Of course, there is much more to it; and many more technical terms to learn and relate to your own experience; and your inherited foundations may already include some variously named pitfalls, e.g., subjectivism, positivism, relativism, or many other distorting notions that, as your in-place assumptions, may already affect your views of things, including the work you are reading right now. Thus, the work provides an adequate set of theories, a technical-conceptual language, and pedagogy to guide you and to keep you both personally engaged and in a methodical and critical frame of mind.

However, we are exploring the very assumptions that you already bring to this reading. As such, we must first briefly explain, expose-to-the-light, and attempt to avoid potential pitfalls that may be a part of those assumptions. We do so while, first, taking full advantage of science, critical method, and the critical habits of the scientist; and second, while taking full advantage of the insights that accompany the post-modern movement into ad infinitum interpretive meaning and conceptual expressions, and the various notions of uncertainty that accompany those interpretations. We also avoid the pitfalls of empiricism while, at the same time, drawing on meaningful and critical evidence to make our discernments, and ultimately our judgments, about what is, in fact, true—in this case, about our own minds (Lonergan, 1958 & 2000; 1972).

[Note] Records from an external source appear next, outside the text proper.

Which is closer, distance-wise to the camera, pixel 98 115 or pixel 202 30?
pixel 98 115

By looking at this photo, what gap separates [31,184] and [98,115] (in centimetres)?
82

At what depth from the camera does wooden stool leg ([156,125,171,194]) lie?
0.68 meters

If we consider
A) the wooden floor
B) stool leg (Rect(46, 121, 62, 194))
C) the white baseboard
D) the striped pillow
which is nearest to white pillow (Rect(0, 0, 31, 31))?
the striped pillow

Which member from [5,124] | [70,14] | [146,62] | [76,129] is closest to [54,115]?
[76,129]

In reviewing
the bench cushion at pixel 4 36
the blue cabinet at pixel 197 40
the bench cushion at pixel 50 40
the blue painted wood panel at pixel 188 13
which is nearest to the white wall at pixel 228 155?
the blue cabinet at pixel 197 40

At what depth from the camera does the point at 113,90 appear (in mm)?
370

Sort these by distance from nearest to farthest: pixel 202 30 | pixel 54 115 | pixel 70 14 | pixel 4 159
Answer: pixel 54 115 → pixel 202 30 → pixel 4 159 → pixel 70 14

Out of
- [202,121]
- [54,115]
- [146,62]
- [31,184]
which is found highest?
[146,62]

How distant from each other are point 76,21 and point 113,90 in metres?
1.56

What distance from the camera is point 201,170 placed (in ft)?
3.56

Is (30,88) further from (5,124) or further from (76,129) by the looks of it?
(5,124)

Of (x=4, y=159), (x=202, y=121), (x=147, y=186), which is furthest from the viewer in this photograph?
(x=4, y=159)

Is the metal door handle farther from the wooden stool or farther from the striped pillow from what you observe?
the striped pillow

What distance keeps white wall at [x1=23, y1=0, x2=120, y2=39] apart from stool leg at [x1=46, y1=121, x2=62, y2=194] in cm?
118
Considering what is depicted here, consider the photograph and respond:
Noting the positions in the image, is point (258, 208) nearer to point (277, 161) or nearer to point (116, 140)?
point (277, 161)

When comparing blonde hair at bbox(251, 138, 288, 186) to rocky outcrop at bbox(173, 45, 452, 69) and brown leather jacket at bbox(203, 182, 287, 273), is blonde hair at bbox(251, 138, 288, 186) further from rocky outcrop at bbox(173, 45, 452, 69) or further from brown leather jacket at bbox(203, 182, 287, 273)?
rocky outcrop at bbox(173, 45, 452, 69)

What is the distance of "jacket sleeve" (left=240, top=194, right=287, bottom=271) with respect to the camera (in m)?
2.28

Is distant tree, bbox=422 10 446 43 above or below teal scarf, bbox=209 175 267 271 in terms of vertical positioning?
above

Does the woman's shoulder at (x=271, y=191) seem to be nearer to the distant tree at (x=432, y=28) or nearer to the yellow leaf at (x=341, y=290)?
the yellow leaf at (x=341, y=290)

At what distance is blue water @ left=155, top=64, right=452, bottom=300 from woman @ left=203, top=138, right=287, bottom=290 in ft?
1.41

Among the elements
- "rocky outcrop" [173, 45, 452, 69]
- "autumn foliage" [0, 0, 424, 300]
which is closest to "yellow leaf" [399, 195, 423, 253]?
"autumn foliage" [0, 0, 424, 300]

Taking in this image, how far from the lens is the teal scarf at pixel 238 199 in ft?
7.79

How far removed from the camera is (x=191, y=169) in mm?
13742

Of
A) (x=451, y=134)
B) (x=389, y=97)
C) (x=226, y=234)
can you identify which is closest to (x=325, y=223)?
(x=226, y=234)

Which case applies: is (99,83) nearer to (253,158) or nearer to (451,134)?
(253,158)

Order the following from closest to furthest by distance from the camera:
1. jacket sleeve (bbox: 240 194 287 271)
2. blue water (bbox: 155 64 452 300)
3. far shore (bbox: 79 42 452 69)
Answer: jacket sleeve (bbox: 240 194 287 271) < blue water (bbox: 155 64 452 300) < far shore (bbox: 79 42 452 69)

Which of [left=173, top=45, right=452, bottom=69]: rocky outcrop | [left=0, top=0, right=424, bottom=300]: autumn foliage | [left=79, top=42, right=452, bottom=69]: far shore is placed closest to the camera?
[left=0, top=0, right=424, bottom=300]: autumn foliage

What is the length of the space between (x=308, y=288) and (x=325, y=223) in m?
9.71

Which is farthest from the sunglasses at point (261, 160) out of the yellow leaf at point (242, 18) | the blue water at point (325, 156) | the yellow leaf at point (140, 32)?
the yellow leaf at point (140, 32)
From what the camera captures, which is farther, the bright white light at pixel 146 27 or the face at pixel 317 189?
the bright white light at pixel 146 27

Our exercises, then, are experiential, exploratory, empirical, participatory, interpretive, and language-based; the self-appropriation aspect of the theory is unique as an implied dimension of the data itself; and for its fruition the project depends entirely on your ability and willingness to experiment and to self-reflect for the theory’s concrete verification and confirmation procedures.

Finally, though our exercises require that we incorporate in them a specified theory and its technical language, we claim no specific or calcified theoretical conception or doctrine as the only appropriate theory. Rather, the point of the reflection and discussion points embedded in each chapter, and the exercises in their own chapter, is to go “under” or beyond our specified theory, logical order, and conceptual expression, and to return to your original and recurring experience of your own consciousness, otherwise known in poetic language as your heart, spirit, mind, and soul, regardless of what technical language we give it.

You will of course be interpreting yourself. However, with an adequate set of theories and verification procedures, the interpretation can be adequate to the data and to your recurring experience of it and thus, a right and good one.